The goal of the Commission’s study will be to assess the likely short- and long-run effects of market entry by authorized generics on generic drug competition. Among other things, the study will examine actual wholesale prices (including rebates, discounts, etc.) for brand-name and generic drugs, both with and without competition from authorized generics; business reasons that support authorized generic entry; factors relevant to the decisions of generic firms about whether and under what circumstances to seek entry prior to patent expiration; and licensing agreements with authorized generics. The data collected will enable the FTC to advance the understanding of the effects of generic entry on prescription drug prices – in particular, the role of the 180-day exclusivity period in generic competition prior to patent expiration – beyond what is available in the economic literature today.
During the public comment period, the Commission is seeking information on, among other things: 1) whether the proposed information collection is needed for the proper performance of the agency’s functions and whether what is collected will have practical utility; 2) the accuracy of the FTC’s estimate of the burden of the information collection; 3) ways to limit the number of companies included in the study without undermining the validity and reliability of the study results; 4) ways to enhance the quality, utility, and clarity of the information to be collected; and 5) ways to minimize the burden of collecting the information on companies asked to respond.
The Commission will use the public comments to refine the study and to seek approval from the Office of Management and Budget (“OMB”) under the Paperwork Reduction Act to issue the information collection orders. With OMB approval, the Commission will likely issue the orders later this year, and prepare a final report in 2007.
_ _ _ _
◆ **Exercise set**
1. Restate the passage on the authorized generics study from "During the public" through "asked to respond.", swapping "burden" for "workload".
2. According to the passage on the authorized generics study, when does the Commission plan to prepare a final report?
The rows have no connection to the passage on the authorized generics study.

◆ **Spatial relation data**
_ _ _ _
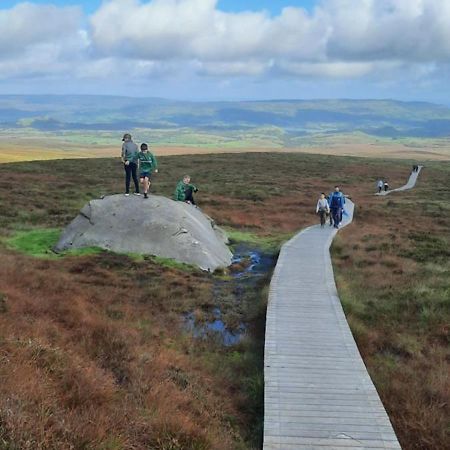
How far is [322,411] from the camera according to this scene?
1020 centimetres

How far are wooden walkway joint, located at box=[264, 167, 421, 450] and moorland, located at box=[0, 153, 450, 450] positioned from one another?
0.61 meters

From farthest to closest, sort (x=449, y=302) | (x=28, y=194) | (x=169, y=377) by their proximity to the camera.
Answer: (x=28, y=194) < (x=449, y=302) < (x=169, y=377)

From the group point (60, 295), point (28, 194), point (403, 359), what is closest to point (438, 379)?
point (403, 359)

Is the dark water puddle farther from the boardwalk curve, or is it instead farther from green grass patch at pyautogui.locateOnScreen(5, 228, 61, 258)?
A: the boardwalk curve

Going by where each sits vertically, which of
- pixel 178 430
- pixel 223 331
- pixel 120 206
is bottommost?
pixel 223 331

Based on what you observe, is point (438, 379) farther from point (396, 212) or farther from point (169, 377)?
point (396, 212)

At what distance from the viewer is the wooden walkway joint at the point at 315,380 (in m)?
9.34

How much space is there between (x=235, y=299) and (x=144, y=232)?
23.7 feet

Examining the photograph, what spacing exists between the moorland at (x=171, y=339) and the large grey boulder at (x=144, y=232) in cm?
99

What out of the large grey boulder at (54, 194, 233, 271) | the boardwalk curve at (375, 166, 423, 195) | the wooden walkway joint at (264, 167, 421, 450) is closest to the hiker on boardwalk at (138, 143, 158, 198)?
the large grey boulder at (54, 194, 233, 271)

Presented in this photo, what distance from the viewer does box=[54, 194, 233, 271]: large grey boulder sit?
2488 cm

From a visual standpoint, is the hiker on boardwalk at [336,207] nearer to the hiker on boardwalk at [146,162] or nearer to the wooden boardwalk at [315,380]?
the hiker on boardwalk at [146,162]

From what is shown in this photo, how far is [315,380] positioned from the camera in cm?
1156

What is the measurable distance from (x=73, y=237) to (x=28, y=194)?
20.8 m
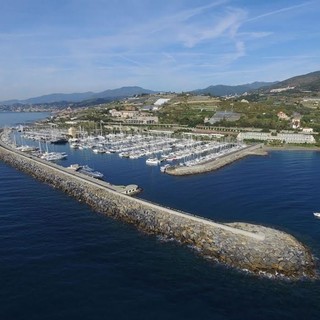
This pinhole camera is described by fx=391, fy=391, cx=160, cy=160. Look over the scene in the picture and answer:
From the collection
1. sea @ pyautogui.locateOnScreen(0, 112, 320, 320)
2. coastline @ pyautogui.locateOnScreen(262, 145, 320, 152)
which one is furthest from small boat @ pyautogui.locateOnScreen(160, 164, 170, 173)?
coastline @ pyautogui.locateOnScreen(262, 145, 320, 152)

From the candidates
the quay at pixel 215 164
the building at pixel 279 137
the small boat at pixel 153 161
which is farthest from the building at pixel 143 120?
the small boat at pixel 153 161

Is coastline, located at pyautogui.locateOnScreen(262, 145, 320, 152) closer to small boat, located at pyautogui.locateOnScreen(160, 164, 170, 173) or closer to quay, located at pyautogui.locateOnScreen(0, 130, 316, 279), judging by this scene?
small boat, located at pyautogui.locateOnScreen(160, 164, 170, 173)

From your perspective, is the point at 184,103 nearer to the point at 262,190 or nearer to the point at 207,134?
the point at 207,134

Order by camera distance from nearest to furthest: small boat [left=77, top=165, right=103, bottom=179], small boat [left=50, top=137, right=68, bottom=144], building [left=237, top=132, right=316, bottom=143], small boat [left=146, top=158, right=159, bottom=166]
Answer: small boat [left=77, top=165, right=103, bottom=179] → small boat [left=146, top=158, right=159, bottom=166] → building [left=237, top=132, right=316, bottom=143] → small boat [left=50, top=137, right=68, bottom=144]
_ _ _ _
◆ **Exercise solutions**
1.
During the public comment period, the Commission is seeking information on, among other things: 1) whether the proposed information collection is needed for the proper performance of the agency’s functions and whether what is collected will have practical utility; 2) the accuracy of the FTC’s estimate of the workload of the information collection; 3) ways to limit the number of companies included in the study without undermining the validity and reliability of the study results; 4) ways to enhance the quality, utility, and clarity of the information to be collected; and 5) ways to minimize the workload of collecting the information on companies asked to respond.

2. In 2007.